S100A9 is a novel ligand of EMMPRIN that promotes melanoma metastasis
Menée in vitro et à l'aide d'un modèle murin, cette étude met en évidence un mécanisme par lequel, en se liant à la glycoprotéine de surface EMMPRIN, la protéine S100A9 favorise le processus métastatique d'un mélanome
The calcium binding proteins S100A8 and S100A9 can dimerize to form calprotectin, the release of which during tissue damage has been implicated in inflammation and metastasis. However, receptor(s) mediating the physiological and pathophysiological effects of this damage-associated 'danger signal' are uncertain. In this study, searching for candidate calprotectin receptors by affinity isolation-mass spectrometry, we identified the cell surface glycoprotein EMMPRIN/BASIGIN (CD147/BSG). EMMPRIN specifically bound to S100A9 but not S100A8. Induction of cytokines and matrix metalloproteases (MMPs) by S100A9 was markedly downregulated in melanoma cells by attenuation of EMMPRIN. We found that EMMPRIN signaled utilized the TNF receptor-associated factor TRAF2 distinct from the known S100 binding signaling pathway mediated by RAGE (AGER).
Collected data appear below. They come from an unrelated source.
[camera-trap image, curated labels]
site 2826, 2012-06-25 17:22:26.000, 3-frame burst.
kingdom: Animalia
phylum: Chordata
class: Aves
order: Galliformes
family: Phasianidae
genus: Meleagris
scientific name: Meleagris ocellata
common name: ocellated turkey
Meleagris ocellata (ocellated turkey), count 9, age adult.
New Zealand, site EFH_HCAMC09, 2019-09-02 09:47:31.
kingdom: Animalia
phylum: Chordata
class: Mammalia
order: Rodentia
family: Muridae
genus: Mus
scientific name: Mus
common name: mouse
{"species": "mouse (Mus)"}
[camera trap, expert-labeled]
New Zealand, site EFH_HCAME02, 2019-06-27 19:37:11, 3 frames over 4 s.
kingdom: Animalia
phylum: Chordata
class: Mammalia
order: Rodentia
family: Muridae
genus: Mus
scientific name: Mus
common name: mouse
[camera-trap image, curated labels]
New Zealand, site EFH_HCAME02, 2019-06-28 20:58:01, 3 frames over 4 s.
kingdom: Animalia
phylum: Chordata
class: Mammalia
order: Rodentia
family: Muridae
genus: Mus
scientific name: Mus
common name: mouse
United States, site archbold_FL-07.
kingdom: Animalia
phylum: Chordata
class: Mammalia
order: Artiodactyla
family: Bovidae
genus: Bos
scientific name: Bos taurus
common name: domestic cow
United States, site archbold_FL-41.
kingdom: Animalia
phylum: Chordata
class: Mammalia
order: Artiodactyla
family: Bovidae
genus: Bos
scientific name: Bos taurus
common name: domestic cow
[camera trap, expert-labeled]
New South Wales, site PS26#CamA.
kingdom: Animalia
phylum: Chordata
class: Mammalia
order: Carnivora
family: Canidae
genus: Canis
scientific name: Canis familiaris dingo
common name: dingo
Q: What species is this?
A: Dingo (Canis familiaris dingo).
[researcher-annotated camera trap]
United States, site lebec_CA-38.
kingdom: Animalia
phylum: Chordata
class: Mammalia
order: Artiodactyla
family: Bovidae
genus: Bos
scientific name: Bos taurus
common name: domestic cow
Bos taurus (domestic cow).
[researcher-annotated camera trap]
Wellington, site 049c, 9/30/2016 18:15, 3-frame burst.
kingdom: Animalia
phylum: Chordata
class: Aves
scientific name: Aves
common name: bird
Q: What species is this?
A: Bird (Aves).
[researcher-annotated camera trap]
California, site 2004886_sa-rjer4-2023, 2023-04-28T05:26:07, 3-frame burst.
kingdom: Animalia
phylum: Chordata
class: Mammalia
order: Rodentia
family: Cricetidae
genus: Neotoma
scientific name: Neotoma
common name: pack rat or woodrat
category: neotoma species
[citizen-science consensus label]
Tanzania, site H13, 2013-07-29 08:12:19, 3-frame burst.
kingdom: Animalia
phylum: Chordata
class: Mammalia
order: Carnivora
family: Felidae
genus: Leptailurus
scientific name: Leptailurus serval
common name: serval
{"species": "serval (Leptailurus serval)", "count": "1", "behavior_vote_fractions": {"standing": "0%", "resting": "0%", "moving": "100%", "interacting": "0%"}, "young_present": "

S100A9 strongly promoted migration when EMMPRIN was highly expressed, independent of RAGE, whereas EMMPRIN blockade suppressed migration by S100A9. Immunohistological analysis of melanomas revealed that EMMPRIN was expressed at both the invasive edge of lesions as well as the adjacent epidermis, where S100A9 was also strongly expressed. In epidermal-specific transgenic mice, tail vein-injected melanoma accumulated in skin expressing S100A9 but not S100A8. Together, our results establish EMMPRIN as a receptor for S100A9 and suggest the therapeutic utility in targeting S100A9-EMMPRIN interactions.